=== Try it ===
Leaving out pictures, output exactly the lines below from the one that has "表1. 两种增长模型的比特币价格预测" through the one that has "Les instances de", and nothing else.

········

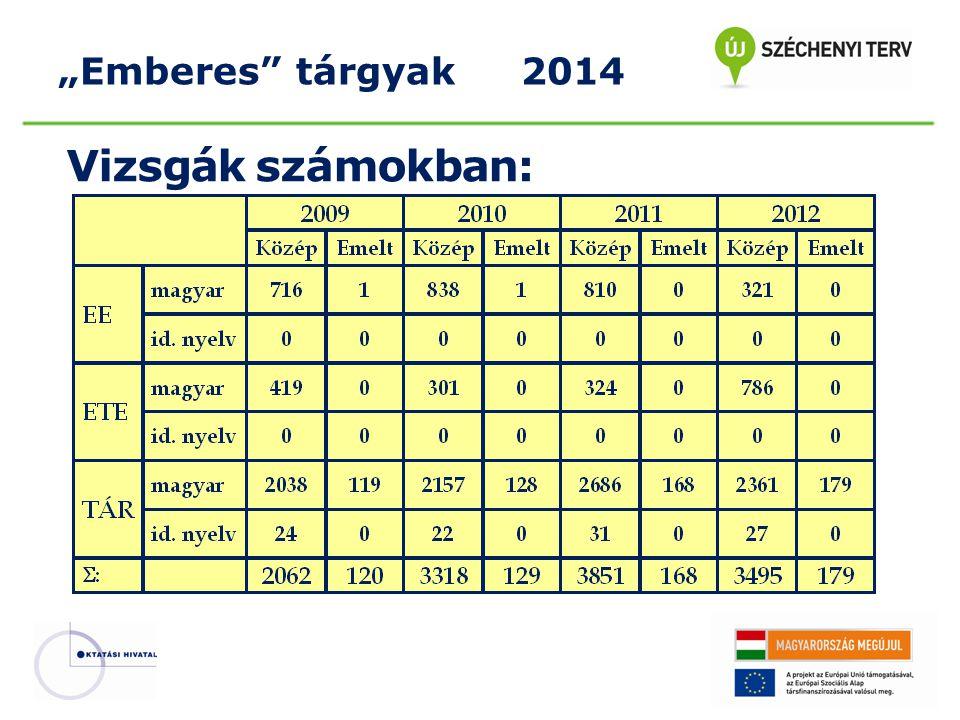 """Vizsgák számokban: """"Emberes"""" tárgyak 2014"""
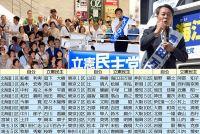 """立憲民主党が破竹の勢い 30選挙区で自民に""""勝利""""の可能性"""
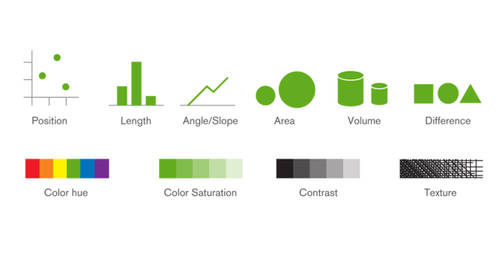 Second Pillar of Mapping Data to Visualizations: Visual Encoding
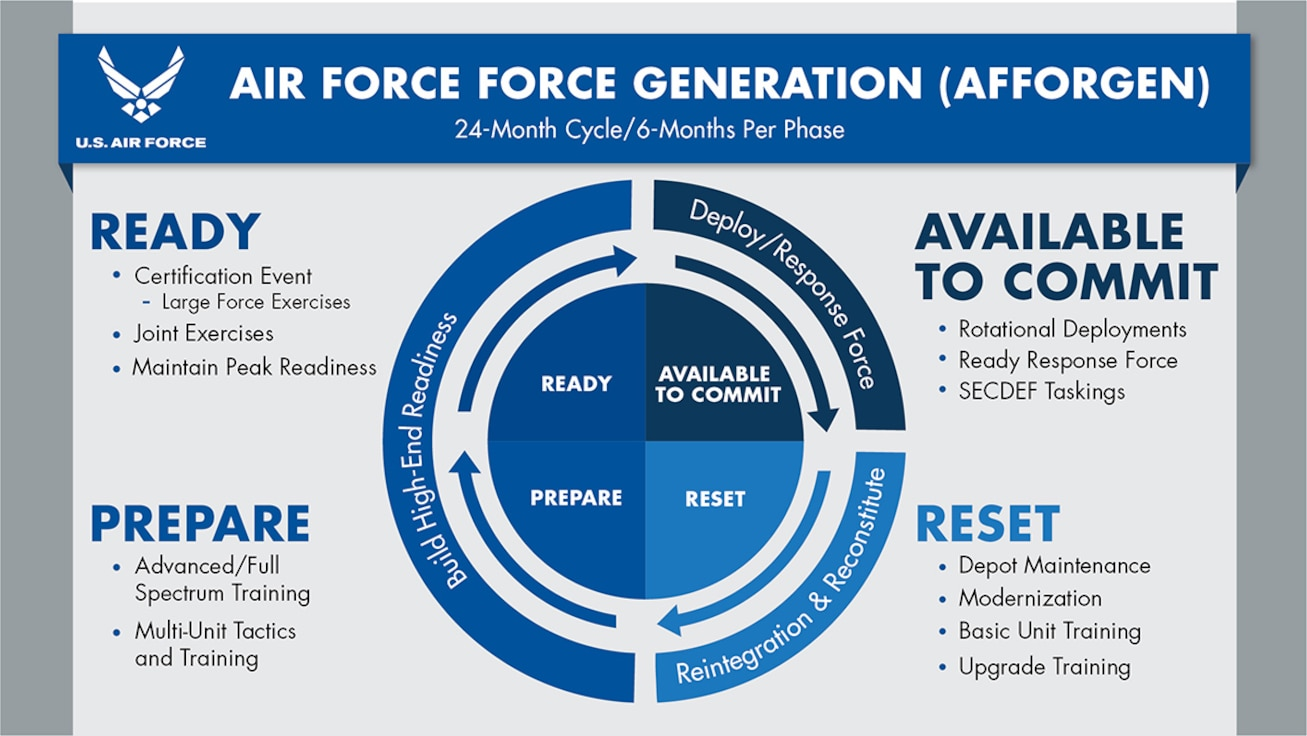 The Air Force has announced its plans to replace the Air Expeditionary Force deployment model with the Air Force Generation model. The graphic shown outlines the four phases that will cover a 24-month period. AFFORGEN, model ensures a sustainable force offering of Airmen and airpower to the Joint Force. (U.S. Air Force graphic)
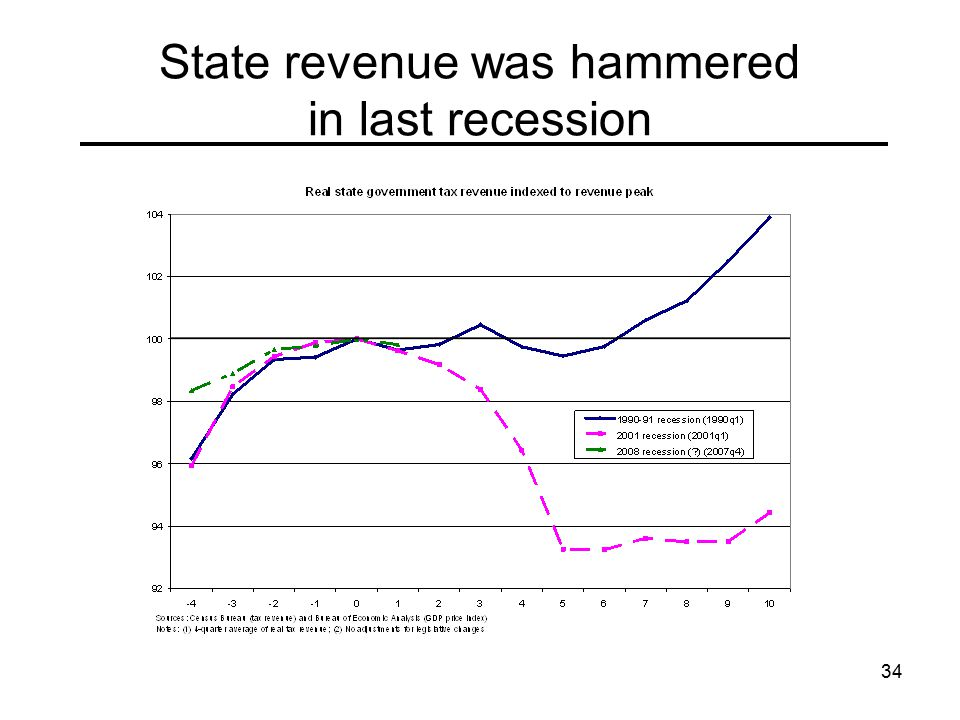 34 State revenue was hammered in last recession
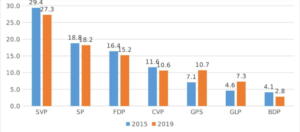 Status of major party support according to SRG Wahlbarometer 2019 going into the 2019 Swiss Federal Election versus their standing in 2015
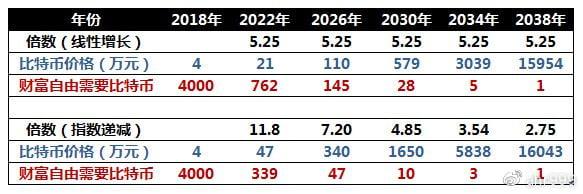 表1. 两种增长模型的比特币价格预测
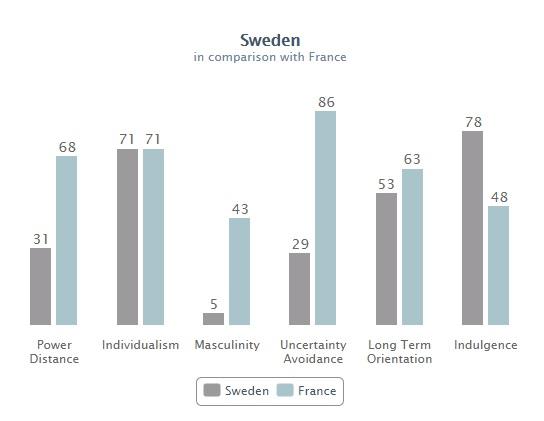 Hofstede comparaison Suède-France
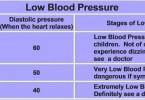 Low blood pressure – what to do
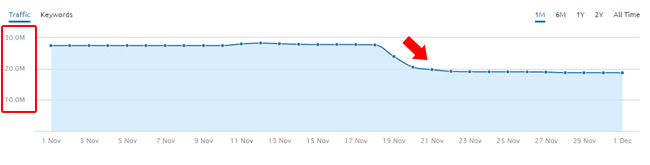 Massive Drop During November 19 Google Algorithm Update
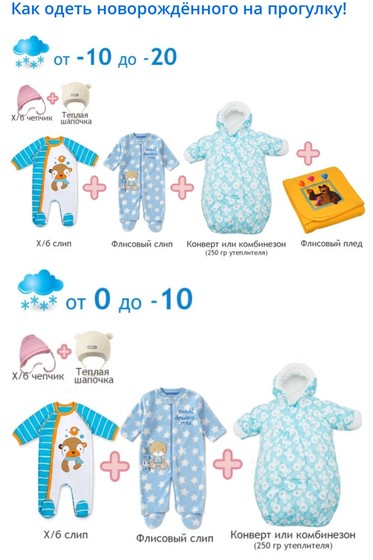 Как одевать на улицу новорожденного ребенка зимой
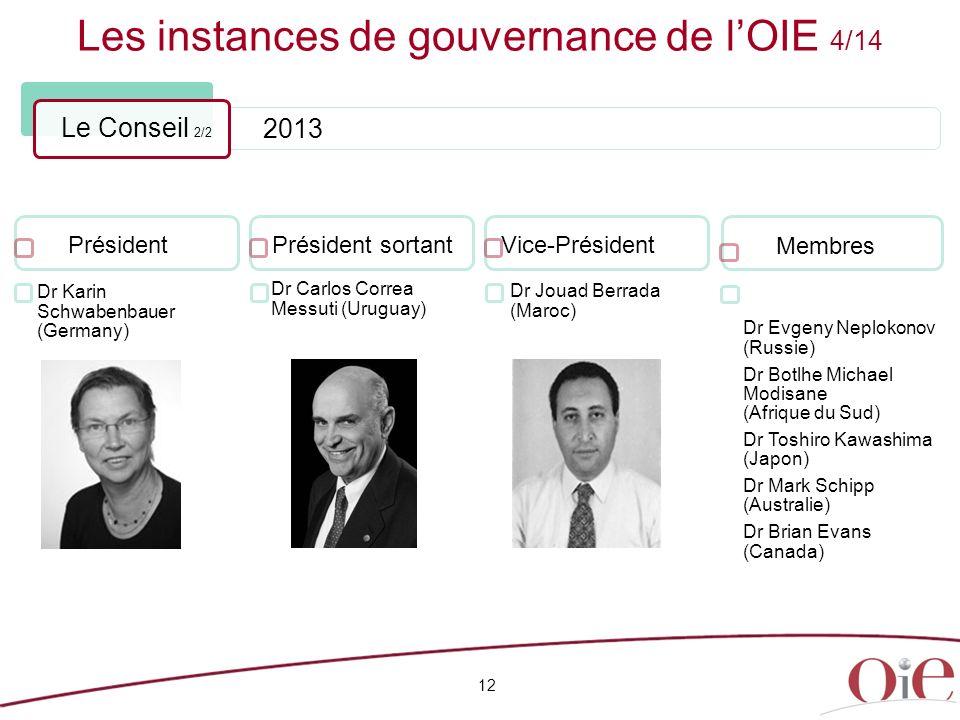 Les instances de gouvernance de lOIE 4/14 12 Le Conseil 2/2 Président Dr Carlos Correa Messuti (Uruguay) Vice-Président Dr Jouad Berrada (Maroc) Prési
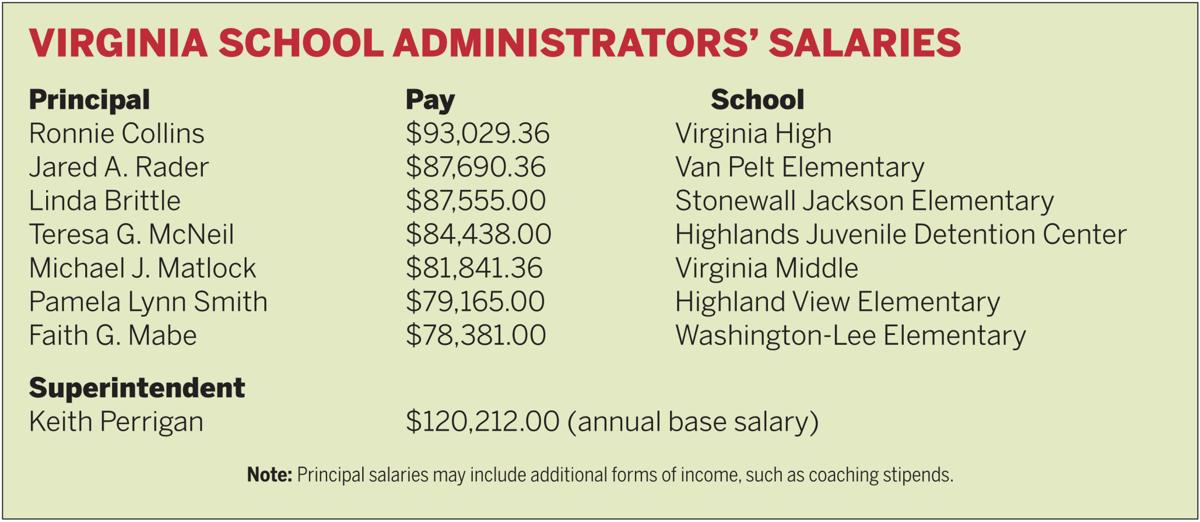 Bristol Virginia Teachers Paid Less Than State National Averages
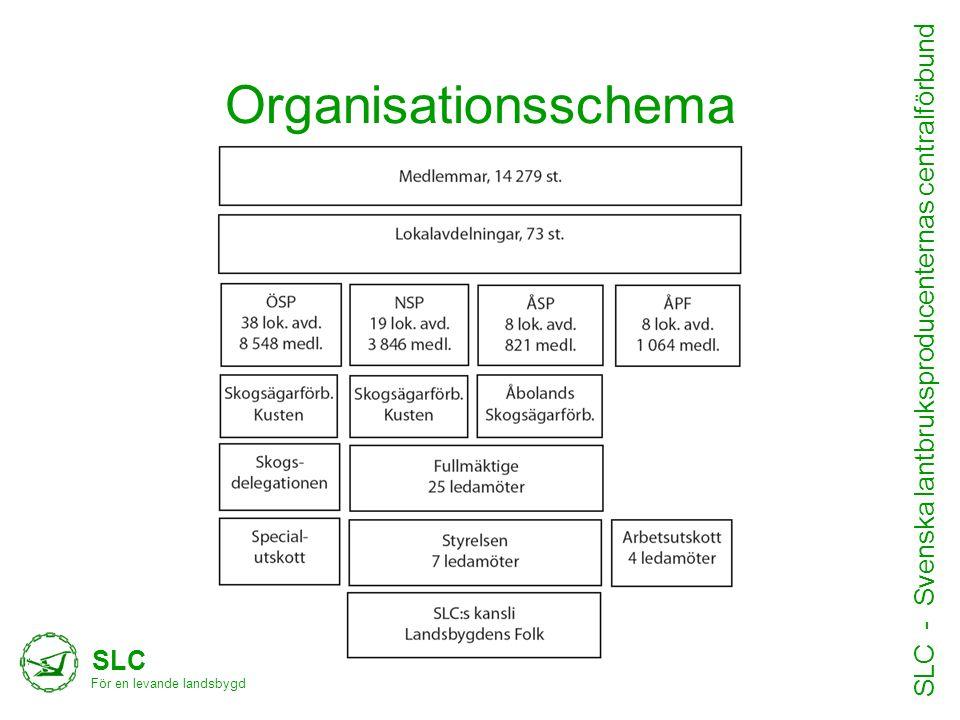 Organisationsschema SLC För en levande landsbygd SLC - Svenska lantbruksproducenternas centralförbund •Text hit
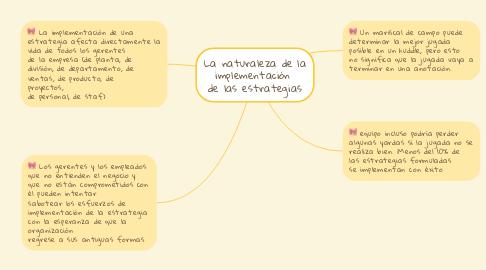 Mind Map: La naturaleza de la implementación  de las estrategias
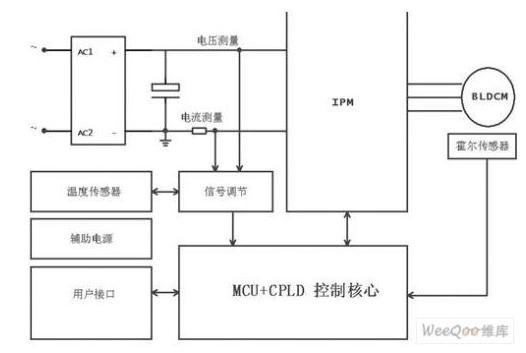 一体化直驱电机的驱动器设计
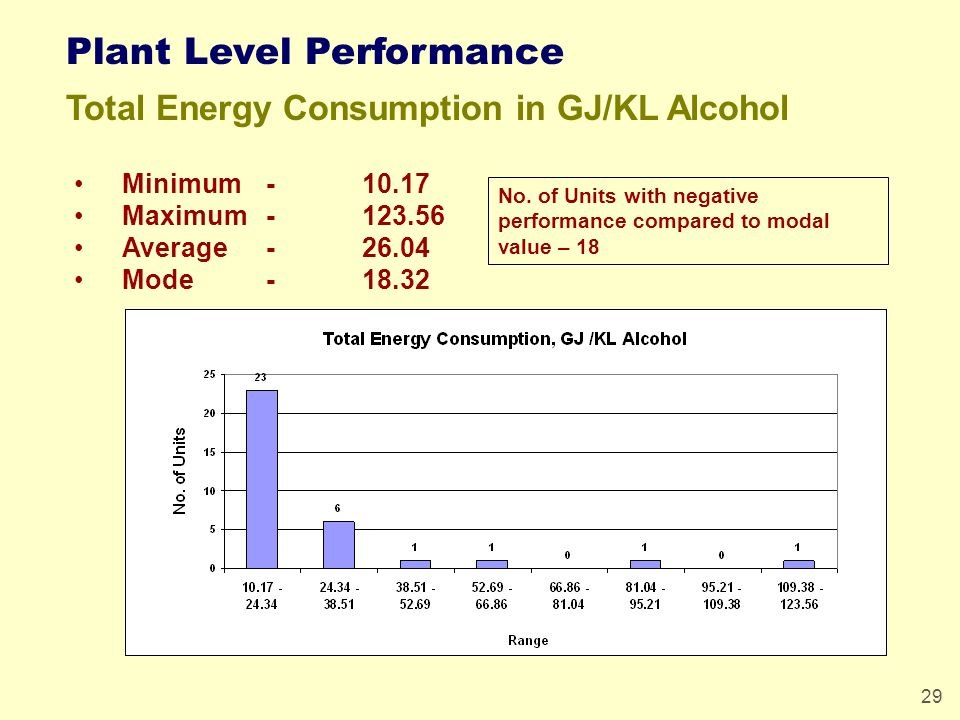 29 Plant Level Performance Total Energy Consumption in GJ/KL Alcohol Minimum -10.17 Maximum-123.56 Average-26.04 Mode-18.32 No. of Units with negative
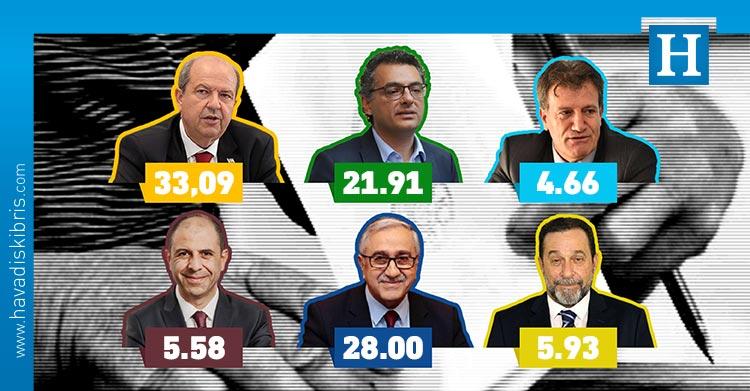 Yüksek Seçim Kurulu, Serdar Denktaş % 5.93, Kudret Özersay %5.58, Erhan Arıklı % 4.66, Arif Salih Kırdağ % 0.35, Fuat Çiner % 0.24, Alpan Uzun % 0.14, Ahmet Boran % 0.06, Mustafa Ulaş %0.03., Ersin Tatar, Tufan Erhürman, Mustafa Akıncı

········

=== Exercise result ===
 表1. 两种增长模型的比特币价格预测
 Hofstede comparaison Suède-France
 Low blood pressure – what to do
 Massive Drop During November 19 Google Algorithm Update
 Как одевать на улицу новорожденного ребенка зимой
 Les instances de gouvernance de lOIE 4/14 12 Le Conseil 2/2 Président Dr Carlos Correa Messuti (Uruguay) Vice-Président Dr Jouad Berrada (Maroc) Prési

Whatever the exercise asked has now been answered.